═══ 文档节选

其它系统需通过命令验证查看是否关闭,然后决定使用以下命令关闭

# 修改/etc/systemd/logind.conf文件中的“RemoveIPC”值为“no”,执行命令:
vim /etc/systemd/logind.conf

# 修改/usr/lib/systemd/system/systemd-logind.service文件中的“RemoveIPC”值为“no”,执行命令:
vim /usr/lib/systemd/system/systemd-logind.service

# 重启服务:
systemctl daemon-reloadsystemctl restart systemd-logind.service

kernel参数设置

以下操作在主备节点上都需要操作

# 检查当前内核参数 
sysctl kernel.sem 

# 检查sysctl.conf中是否已有配置 
grep "kernel.sem = 40960 2048000 40960 20480" /etc/sysctl.conf 

# 追加参数到配置文件末尾 
echo "kernel.sem = 40960 2048000 40960 20480" >> /etc/sysctl.conf 

# 使配置立即生效 
sysctl -p 

# 验证参数是否生效 
sysctl kernel.sem

添加用户至sudoer

以下操作在主备节点上都需要操作

# 检查sudoers中是否已有配置 
grep "gbase ALL=(ALL) NOPASSWD:ALL" /etc/sudoers 

# 在 root ALL=(ALL) ALL 下一行插入配置 
sed -i '/^root\s*ALL=(ALL)\s*ALL/a gbase ALL=(ALL) NOPASSWD:ALL' /etc/sudoers 

创建gbase用户组和用户

  • gs_preinstall 脚本初始化安装环境时,如果该用户不存在,则会自动创建gbase用户和用户组,也可提前创建好用户

  • gbase用户的免密、创建用户、建目录、传包解压、赋权限 全由gs_preinstall自动完成

以下操作只在主节点上操作,备节点无需要操作–>可跳过此步骤

# 需要手动输入gbase密码
groupadd gbase
useradd -m -d /home/gbase gbase -g gbase
passwd gbase

安装部署

上传并解压安装包

上传安装包到/opt/software/gbase8c目录 以下操作只在主节点上操作,备节点无需要操作

mkdir -p /opt/software/gbase8c
chmod 755 -R /opt/software
cd /opt/software/gbase8c

以下操作只在主节点上操作,备节点无需要操作

# 执行解压
tar -xvf GBase8cV5_S5.0.0B28_centos7.8_x86_64.tar.gz
# 解压om安装包
tar -xvf GBase8cV5_S5.0.0B28_CentOS_x86_64_om.tar.gz

编辑XML配置文件(一主一备带CM)

══════

_题目 1_. 请原样输出记录中从包含“Taking a look”的那一行起，到记录末尾为止的所有行，首尾两行都要包括。

═══ 可用数据

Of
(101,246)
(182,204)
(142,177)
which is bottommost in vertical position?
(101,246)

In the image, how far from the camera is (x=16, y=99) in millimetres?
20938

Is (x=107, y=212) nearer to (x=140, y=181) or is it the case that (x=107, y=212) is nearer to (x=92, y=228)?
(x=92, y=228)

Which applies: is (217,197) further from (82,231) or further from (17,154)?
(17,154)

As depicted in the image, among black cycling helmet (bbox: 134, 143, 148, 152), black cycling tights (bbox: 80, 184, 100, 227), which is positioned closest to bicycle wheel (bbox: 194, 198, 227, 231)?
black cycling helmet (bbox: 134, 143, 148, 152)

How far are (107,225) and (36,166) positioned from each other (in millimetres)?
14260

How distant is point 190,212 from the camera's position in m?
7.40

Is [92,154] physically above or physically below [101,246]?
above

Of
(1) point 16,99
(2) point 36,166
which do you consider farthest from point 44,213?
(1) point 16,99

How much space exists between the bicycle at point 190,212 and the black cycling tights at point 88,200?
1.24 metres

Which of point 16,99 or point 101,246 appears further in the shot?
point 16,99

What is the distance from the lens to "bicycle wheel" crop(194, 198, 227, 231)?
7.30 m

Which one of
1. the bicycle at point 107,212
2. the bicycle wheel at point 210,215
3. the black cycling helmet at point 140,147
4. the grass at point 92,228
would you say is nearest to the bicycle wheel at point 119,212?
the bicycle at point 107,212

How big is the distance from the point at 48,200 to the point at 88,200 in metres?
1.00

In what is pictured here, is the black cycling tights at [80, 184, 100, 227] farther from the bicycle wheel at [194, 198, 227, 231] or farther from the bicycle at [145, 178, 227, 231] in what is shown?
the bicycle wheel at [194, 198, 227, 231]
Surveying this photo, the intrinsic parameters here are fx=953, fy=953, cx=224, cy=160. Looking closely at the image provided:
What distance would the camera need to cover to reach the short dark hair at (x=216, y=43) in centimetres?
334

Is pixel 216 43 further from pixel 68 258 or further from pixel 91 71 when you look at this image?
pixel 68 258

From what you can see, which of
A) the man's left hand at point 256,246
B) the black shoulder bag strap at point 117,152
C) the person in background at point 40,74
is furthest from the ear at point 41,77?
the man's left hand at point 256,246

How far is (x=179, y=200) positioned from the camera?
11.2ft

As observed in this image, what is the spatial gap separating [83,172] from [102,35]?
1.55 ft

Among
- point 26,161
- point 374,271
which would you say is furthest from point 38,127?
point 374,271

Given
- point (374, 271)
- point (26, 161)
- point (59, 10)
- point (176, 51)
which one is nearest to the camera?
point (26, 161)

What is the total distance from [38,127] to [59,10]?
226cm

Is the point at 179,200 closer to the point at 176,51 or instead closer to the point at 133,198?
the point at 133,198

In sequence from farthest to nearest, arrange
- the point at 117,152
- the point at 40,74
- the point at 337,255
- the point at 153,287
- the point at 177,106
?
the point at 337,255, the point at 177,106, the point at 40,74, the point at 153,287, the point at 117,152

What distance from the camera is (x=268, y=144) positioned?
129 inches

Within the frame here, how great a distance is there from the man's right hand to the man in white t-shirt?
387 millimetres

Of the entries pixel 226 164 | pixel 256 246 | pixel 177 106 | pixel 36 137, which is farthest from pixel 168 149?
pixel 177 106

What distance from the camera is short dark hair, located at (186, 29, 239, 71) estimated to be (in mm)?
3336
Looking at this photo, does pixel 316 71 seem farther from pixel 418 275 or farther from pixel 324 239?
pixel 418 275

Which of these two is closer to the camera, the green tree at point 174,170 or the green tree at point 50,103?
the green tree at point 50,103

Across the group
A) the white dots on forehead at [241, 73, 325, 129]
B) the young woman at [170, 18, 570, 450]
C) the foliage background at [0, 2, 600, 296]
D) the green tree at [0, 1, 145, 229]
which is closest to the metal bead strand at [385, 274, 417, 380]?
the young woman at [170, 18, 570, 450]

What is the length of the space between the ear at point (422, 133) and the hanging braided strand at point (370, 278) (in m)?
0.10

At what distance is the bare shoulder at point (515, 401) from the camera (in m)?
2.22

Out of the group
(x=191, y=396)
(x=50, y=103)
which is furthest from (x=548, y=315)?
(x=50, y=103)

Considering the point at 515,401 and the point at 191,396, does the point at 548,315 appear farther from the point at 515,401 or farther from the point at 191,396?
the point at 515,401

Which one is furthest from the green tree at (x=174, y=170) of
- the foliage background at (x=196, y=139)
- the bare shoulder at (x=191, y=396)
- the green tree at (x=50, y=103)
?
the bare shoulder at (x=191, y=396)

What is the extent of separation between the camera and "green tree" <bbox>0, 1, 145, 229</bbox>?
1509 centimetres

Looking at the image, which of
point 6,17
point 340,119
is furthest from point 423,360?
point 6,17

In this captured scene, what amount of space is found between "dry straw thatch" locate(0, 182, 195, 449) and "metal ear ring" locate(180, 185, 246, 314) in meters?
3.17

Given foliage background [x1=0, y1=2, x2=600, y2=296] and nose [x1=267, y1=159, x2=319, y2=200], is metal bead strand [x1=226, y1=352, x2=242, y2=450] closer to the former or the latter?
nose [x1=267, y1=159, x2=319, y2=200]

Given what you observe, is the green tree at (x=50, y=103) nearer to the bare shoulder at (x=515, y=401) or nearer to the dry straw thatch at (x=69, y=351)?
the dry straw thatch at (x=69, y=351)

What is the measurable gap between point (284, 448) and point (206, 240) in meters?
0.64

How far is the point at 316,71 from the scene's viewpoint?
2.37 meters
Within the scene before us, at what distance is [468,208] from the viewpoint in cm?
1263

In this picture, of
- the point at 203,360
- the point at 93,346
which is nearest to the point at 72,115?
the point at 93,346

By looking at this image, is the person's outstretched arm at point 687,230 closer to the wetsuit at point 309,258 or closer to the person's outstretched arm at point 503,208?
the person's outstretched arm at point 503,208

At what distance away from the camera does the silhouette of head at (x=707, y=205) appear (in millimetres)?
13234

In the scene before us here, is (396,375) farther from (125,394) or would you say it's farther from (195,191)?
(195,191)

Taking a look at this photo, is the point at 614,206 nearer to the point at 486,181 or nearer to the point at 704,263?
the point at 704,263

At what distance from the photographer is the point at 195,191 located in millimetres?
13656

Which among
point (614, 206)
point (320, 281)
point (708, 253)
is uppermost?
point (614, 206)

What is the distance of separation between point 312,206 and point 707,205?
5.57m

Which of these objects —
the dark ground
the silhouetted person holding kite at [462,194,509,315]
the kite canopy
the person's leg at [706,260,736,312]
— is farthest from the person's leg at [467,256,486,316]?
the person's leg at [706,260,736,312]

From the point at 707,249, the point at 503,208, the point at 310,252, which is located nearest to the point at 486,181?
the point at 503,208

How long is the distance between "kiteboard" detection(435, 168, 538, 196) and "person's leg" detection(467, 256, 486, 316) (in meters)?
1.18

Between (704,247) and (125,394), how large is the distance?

══════

_题目 2_. 列出部署文档中出现的所有以 /etc/ 开头的文件路径，重复的只写一次。

_参考解答 1_.
Taking a look at this photo, is the point at 614,206 nearer to the point at 486,181 or nearer to the point at 704,263?
the point at 704,263

At what distance from the photographer is the point at 195,191 located in millimetres?
13656

Which among
point (614, 206)
point (320, 281)
point (708, 253)
is uppermost?
point (614, 206)

What is the distance of separation between point 312,206 and point 707,205?
5.57m

Which of these objects —
the dark ground
the silhouetted person holding kite at [462,194,509,315]
the kite canopy
the person's leg at [706,260,736,312]
— is farthest from the person's leg at [467,256,486,316]?
the person's leg at [706,260,736,312]

From the point at 707,249, the point at 503,208, the point at 310,252, which is located nearest to the point at 486,181?
the point at 503,208

How long is the distance between "kiteboard" detection(435, 168, 538, 196) and "person's leg" detection(467, 256, 486, 316) (in meters)?
1.18

Between (704,247) and (125,394), how large is the distance?

_参考解答 2_.
/etc/systemd/logind.conf
/etc/sysctl.conf
/etc/sudoers